Lewis Cass Ledyard (April 4, 1851 – January 27, 1932) was a New York City lawyer, a name partner at the firm Carter Ledyard & Milburn, personal counsel to J.P. Morgan, and a president of the New York City Bar Association.

Early life[edit]

Lewis Cass Ledyard was born in Detroit, Michigan, in 1851, to an established American family. His grandfather, General Lewis Cass, had been governor of the Michigan Territory and a United States senator from the state of Michigan, and served as secretary of state under President James Buchanan. His ancestors included Major-General Joseph Spencer, who served in the American Revolution under George Washington, and William Livingston, the first governor of New Jersey.

His father, Henry Ledyard, was a lawyer, diplomat, and mayor of Detroit. His mother, Matilda Frances, was the daughter of General Cass. Lewis Cass Ledyard was the fourth child in a family of three daughters and two sons. His older brother, Henry Brockholst Ledyard, later became president of the Michigan Central Railroad and a well-known philanthropist.

Education[edit]

Lewis Cass Ledyard matriculated at Columbia College in 1868, but transferred after his freshman year to Harvard, where he received his Bachelor of Arts degree in 1872. He subsequently attended Harvard Law School, where he graduated with Master of Arts and Bachelor of Laws degrees in 1875. He then moved to New York City, where he was admitted to the bar in 1875, becoming a sixth generation lawyer in his family.[1]

Practice[edit]

In 1875, Ledyard was introduced to the lawyer James C. Carter, and joined his firm, then known as Scudder & Carter, the same year. He was admitted to partnership in 1880. In 1904, the lawyer John G. Milburn of Buffalo joined, creating the modern firm of Carter, Ledyard & Milburn.

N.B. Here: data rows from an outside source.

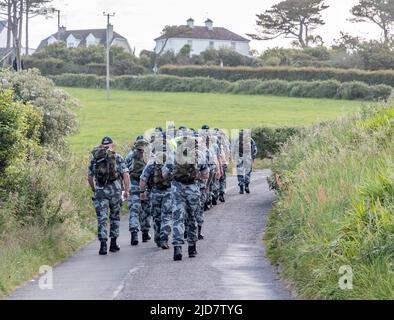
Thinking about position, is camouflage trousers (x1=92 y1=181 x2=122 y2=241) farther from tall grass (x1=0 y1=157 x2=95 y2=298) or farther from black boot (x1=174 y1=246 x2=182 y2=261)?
black boot (x1=174 y1=246 x2=182 y2=261)

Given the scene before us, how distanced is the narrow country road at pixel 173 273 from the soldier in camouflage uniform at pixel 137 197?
35 cm

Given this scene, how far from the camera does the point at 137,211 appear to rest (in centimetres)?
1834

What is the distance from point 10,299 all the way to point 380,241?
491cm

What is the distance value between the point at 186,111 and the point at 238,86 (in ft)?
50.7

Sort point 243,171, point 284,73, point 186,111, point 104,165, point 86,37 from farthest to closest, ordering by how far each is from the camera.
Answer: point 86,37 < point 284,73 < point 186,111 < point 243,171 < point 104,165

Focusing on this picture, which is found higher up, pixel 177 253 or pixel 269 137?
pixel 177 253

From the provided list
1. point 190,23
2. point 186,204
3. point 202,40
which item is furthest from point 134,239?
point 190,23

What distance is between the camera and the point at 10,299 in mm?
12672

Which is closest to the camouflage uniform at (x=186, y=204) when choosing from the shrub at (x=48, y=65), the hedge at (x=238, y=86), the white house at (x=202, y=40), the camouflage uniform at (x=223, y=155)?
the camouflage uniform at (x=223, y=155)

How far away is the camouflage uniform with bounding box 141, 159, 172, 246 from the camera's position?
17.0m

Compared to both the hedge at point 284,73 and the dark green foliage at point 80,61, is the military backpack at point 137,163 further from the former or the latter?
the dark green foliage at point 80,61

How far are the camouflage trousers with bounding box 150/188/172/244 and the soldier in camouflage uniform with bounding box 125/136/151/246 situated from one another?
27.3 inches

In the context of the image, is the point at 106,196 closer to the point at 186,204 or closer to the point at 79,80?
the point at 186,204

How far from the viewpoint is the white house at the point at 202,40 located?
118 metres
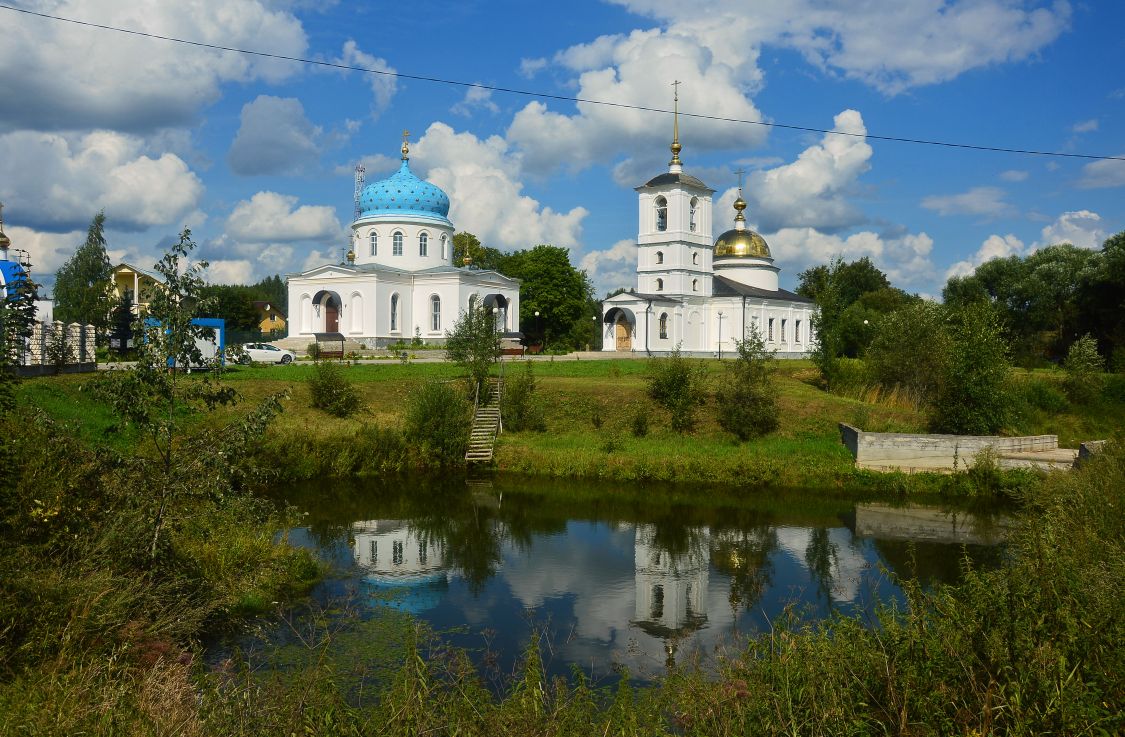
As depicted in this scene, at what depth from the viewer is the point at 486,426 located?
24.6m

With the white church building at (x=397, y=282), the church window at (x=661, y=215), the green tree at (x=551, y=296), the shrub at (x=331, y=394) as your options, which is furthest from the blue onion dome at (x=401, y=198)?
the shrub at (x=331, y=394)

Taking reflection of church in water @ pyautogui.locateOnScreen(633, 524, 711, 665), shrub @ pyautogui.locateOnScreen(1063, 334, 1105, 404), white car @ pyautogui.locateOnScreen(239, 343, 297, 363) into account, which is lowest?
reflection of church in water @ pyautogui.locateOnScreen(633, 524, 711, 665)

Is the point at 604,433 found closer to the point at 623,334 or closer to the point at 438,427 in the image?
the point at 438,427

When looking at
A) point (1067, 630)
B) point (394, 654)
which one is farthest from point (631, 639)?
point (1067, 630)

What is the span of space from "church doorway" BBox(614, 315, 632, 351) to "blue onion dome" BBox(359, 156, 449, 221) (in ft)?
41.8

Ledyard, who had a personal interest in sailing, began his practice in admiralty law, but soon expanded into general practice. Following the passage of the Sherman Antitrust Act in 1890, Ledyard became a prominent adviser to the steel, petroleum, and tobacco industries. In 1911, when the United States Supreme Court ruled the American Tobacco Company to be in violation of the Sherman Act, Ledyard oversaw the company’s corporate restructuring.[2] Ledyard also served as counsel to the United States Steel Corporation and the New York Stock Exchange, as well as personal counsel to John Pierpont Morgan.[3]

In 1903, Ledyard also oversaw the passage of a bill in the New York State Legislature requiring the electrification of the rail lines at Grand Central Station following a deadly train collision in 1902. The bill and subsequent improvements resulted in the covering of the railroad tracks outside the station, the extension of Park Avenue, and the expansion of valuable real estate in the surrounding area.[4]

Civic involvement[edit]

In addition to his professional career, Ledyard was a prominent figure in New York society and civic life. Along with John Lambert Cadwalader, he was a founder of the New York Public Library. He served as a trustee of the Metropolitan Museum of Art and the Pierpont Morgan Library, and was a founding trustee of the Frick Collection.

He served on a number of corporate boards including First National Bank of New York, United States Trust Company of New York, Great Northern Paper Company, American Express Company, Atlantic Mutual Insurance Company, National Park Bank, and several railroads.

Death[edit]

Lewis Cass Ledyard died at his home in New York City on January 27, 1932.

He was buried at the Island Cemetery in Newport, Rhode Island.

References[edit]

  1. ^ Sheldon, Edward. "Memorial of Lewis Cass Ledyard." The Association of the Bar of the City of New York. 1932. p. 363
  2. ^ United States v. American Tobacco Co., 221 U.S. 106 (1911)
  3. ^ Psi Upsilon (1932), The diamond of Psi Upsilon, 18, Psi Upsilon Fraternity, p. 170-171
  4. ^ Edward Sheldon. "Memorial of Lewis Cass Ledyard." The Association of the Bar of the City of New York. 1932. p. 368.